Als ich gegen 09:00 Uhr nach erholsamem Schlaf während der Nacht und zweistündigem, morgendlichen Dösen aufwache, höre ich Christian noch ab und zu leise schnarchen. Eine Weile liege ich wach und versuche zu verifizieren, dass es wirklich die Sonne ist, die durch das Holzdachfenster scheint.

Ich kann es kaum glauben. Habe ich doch gestern Abend noch mit meiner Gefährtin telefoniert, die mir die schrecklichen Nachrichten aus Westdeutschland schilderte, wo die Flut nicht nur verheerende Schäden angerichtet hat, sondern es auch viele Tote und immer noch vermisste Menschen gibt. Und hier zeigt der Blick aus dem Fenster einen strahlend blauen Himmel, die Sonne scheint mich zu verspotten, und mir zu sagen: „Warum machst du dir Sorgen? Schau, ich bin da, alles ist gut“.
Hier im tiefen Böhmen macht am frühen Sonntagmorgen keiner Stress. So fühle ich mich doch ausgeruht. Man kann sich in solchen Momenten nicht vorstellen, dass woanders das Wetter schlecht sein soll.
Der heimatliche Lagebericht am Sonntagmorgen via Social Media sagt jedoch, dass im Inntal, wo wir beide seit September 2020 leben, der Regen nicht mehr aufhört, die Pegel der Flüsse unaufhörlich steigen und es laut Wetterbericht auch die nächsten Tage nicht zu regnen aufhören soll.

Aber leider, so schreibt mir meine Gefährtin, hat es die ganze Nacht durchgeregnet, dass es immer noch regnet und in unserer Dusche das Wasser nicht mehr gut abläuft, die Kanalisation das Wasser nicht mehr abtransportieren kann.
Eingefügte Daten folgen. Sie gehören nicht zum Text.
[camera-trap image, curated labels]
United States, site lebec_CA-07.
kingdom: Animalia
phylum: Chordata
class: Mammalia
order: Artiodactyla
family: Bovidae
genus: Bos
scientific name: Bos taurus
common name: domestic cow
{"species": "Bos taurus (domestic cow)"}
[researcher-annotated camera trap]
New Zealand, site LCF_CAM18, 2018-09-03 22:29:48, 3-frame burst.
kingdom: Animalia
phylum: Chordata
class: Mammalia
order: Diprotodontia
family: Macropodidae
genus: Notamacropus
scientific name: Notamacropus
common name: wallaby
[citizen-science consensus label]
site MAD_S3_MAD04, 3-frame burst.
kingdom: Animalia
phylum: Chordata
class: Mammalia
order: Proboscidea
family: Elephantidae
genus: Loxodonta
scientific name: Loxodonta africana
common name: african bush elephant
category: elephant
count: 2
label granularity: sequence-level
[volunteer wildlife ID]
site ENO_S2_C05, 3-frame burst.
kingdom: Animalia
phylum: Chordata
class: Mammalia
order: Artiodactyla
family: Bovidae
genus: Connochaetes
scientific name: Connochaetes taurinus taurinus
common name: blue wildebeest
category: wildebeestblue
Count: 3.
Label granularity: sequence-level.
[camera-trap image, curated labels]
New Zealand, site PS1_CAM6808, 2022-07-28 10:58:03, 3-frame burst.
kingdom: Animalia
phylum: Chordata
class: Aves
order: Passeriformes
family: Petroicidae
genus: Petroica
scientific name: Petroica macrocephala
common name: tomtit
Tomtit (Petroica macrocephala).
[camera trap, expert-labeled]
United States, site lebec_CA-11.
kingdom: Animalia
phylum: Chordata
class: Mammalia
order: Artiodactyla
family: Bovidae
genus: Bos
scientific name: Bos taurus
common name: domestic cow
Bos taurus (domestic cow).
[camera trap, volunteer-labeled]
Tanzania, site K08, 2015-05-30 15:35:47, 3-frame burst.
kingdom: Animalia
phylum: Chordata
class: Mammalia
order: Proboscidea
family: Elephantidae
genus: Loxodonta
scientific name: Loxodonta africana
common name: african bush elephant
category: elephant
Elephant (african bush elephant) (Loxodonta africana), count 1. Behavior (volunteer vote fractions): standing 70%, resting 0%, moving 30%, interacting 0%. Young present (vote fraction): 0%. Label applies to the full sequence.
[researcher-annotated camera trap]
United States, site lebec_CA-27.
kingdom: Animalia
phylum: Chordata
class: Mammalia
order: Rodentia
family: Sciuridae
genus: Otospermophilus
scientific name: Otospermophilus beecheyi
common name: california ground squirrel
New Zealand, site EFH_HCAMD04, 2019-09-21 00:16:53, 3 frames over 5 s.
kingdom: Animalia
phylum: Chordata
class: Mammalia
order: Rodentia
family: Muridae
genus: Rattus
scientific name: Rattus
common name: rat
Ich bin ganz schön besorgt, weil sie mir auch noch Bilder und Videos aus Kufstein und Kiefersfelden geschickt hat vom frühen Morgen. Das Wasser läuft in Sturzbächen durch die Städte, das Hab und Gut der Menschen einfach mit sich reißend, ohne auf den Zustand der Seelen Rücksicht zu nehmen.
Ich schlage meiner Liebsten vor, dass ich sofort heimkomme, wenn sich die Lage verschlechtert. Sie werde die wichtigsten Sachen aus dem Keller ins Erdgeschoss bringen, und dann abwarten.
Ich verspreche, dass ich mich im Laufe des Tages wieder bei ihr melde.
Meine Reisegefährten haben mittlerweile ihre Sachen zusammengepackt und nach unten zu den Rädern gebracht.
Ich beeile mich nun, damit sie nicht zu lange warten müssen, verstaue fieberhaft meine Kleidungsstücke, und die Kabel ,und das Laptop in meinen Fahrradtaschen. Dann schaue ich kurz durchs Zimmer- ja, nichts vergessen, und eile nach unten. Die Stimmung ist entspannt, wie ich erleichtert feststelle.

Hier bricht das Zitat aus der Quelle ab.